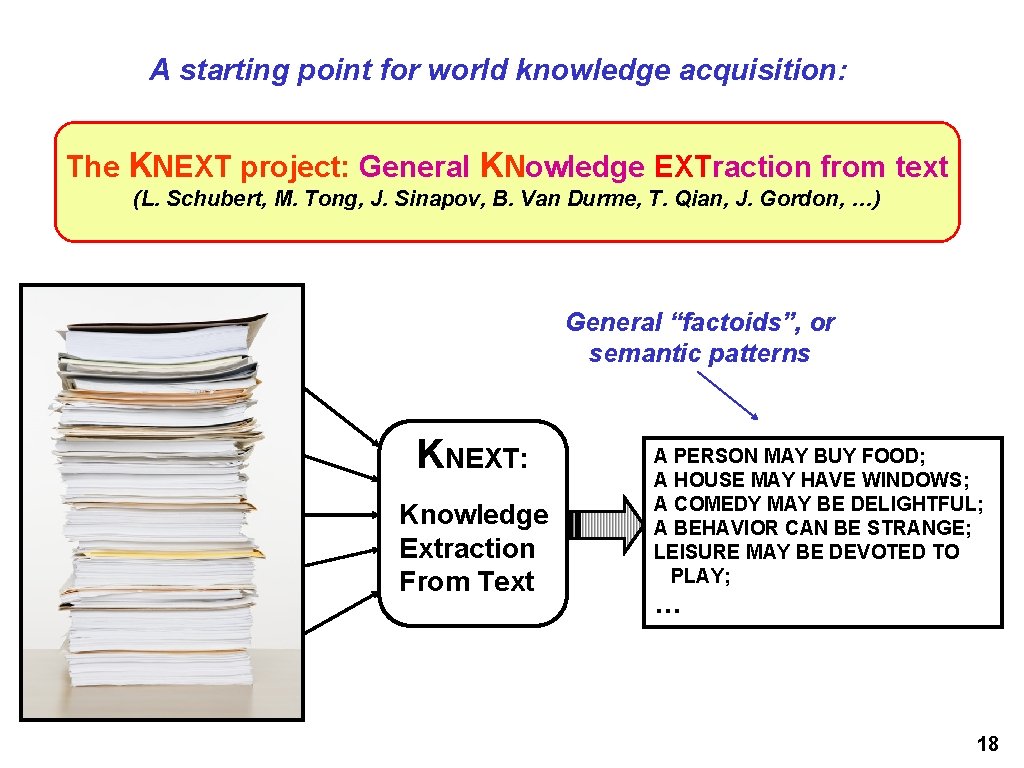 A starting point for world knowledge acquisition:

The KNEXT project: General KNowledge EXTraction from text
(L. Schubert, M. Tong, J. Sinapov, B. Van Durme, T. Qian, J. Gordon, ...)

General "factoids", or semantic patterns

KNEXT:

Knowledge Extraction From Text

A PERSON MAY BUY FOOD;
A HOUSE MAY HAVE WINDOWS;
A COMEDY MAY BE DELIGHTFUL;
A BEHAVIOR CAN BE STRANGE;
LEISURE MAY BE DEVOTED TO PLAY;
...

18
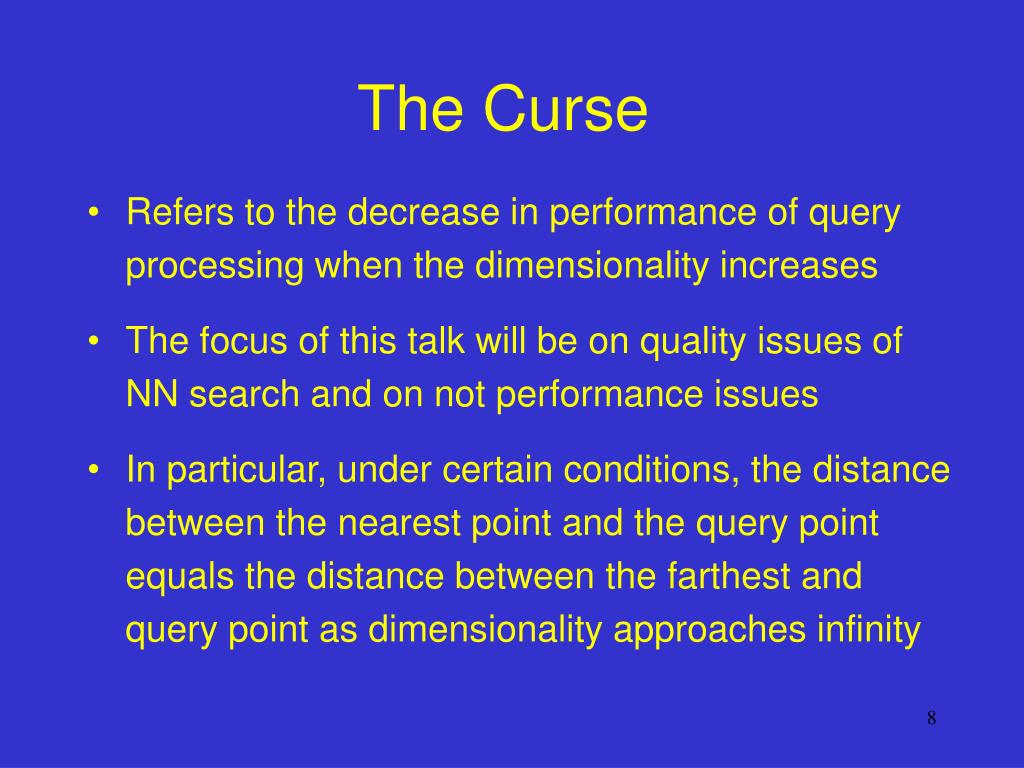 The Curse

• Refers to the decrease in performance of query processing when the dimensionality increases

• The focus of this talk will be on quality issues of NN search and on not performance issues

• In particular, under certain conditions, the distance between the nearest point and the query point equals the distance between the farthest and query point as dimensionality approaches infinity

8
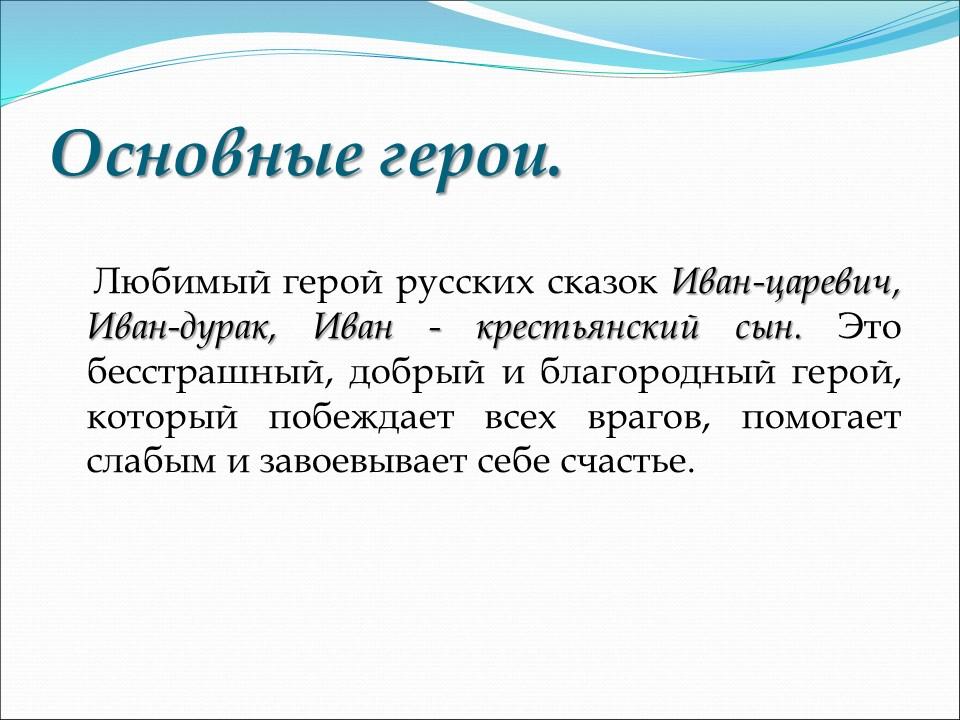 Основные герои.

Любимый герой русских сказок Иван-царевич, Иван-дурак, Иван - крестьянский сын. Это бесстрашный, добрый и благородный герой, который побеждает всех врагов, помогает слабым и завоевывает себе счастье.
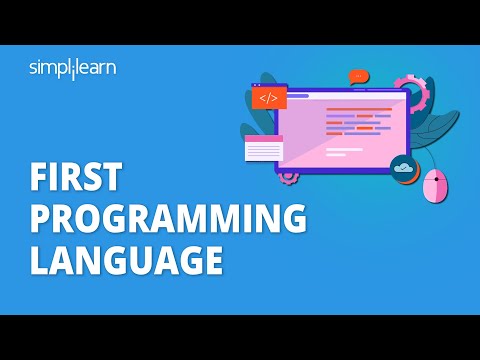 simplilearn

</>

FIRST PROGRAMMING LANGUAGE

^^^^

TASK TO COMPLETE: Scanning the data above, count the lines in which the string "performance" occurs and state only the count.

EXERCISE SOLUTION: 2